> List of tasks:
[a] Return the part of the SPARQL forum post starting at "I have a query" and ending at "for such years.", copied word for word.
[b] In one to three sentences, explain why the SPARQL forum post says its grouped count gives no result for some years.

··· Text excerpt

2

I have a query where I count with a grouping on years. For some of the years there is no items to count and thus no result. I would like to have SPARQL return a count of zero for such years.

I am using the Wikidata Query Service, https://query.wikidata.org, and my present solution is to make a series of values and a union with the actual query. It looks a bit clumsy to me. Is there a better way?

#defaultView:BarChart
select ?year ?number_of_pages ?work_label where {
  {
    select ?year (sample(?pages) as ?number_of_pages) ?work_label       
    where {
      {
        select * where {
          values (?year ?pages ?work_label) {
            ("2000" "0"^^xsd:integer "_")

······
··· Data segment

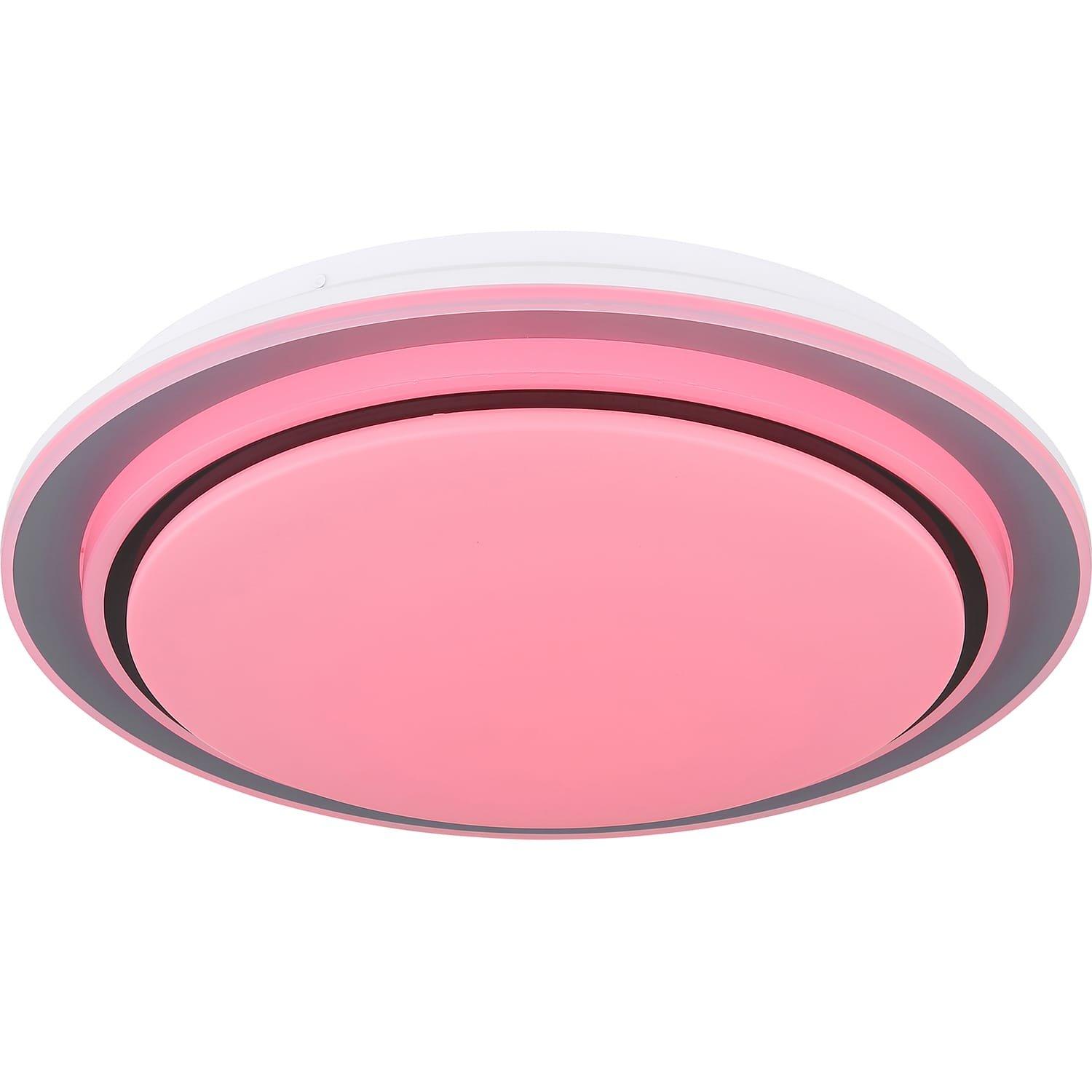 Image of Deckenleuchte Foppa Metall weiss matt LED Deckenleuchte Foppa Metall weiss matt LED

······

> Answers for this exercise:
[a]
I have a query where I count with a grouping on years. For some of the years there is no items to count and thus no result. I would like to have SPARQL return a count of zero for such years.

[b] Some of the years have no items to count. So the count grouped on years produces no result for them, even though the poster wants a count of zero shown.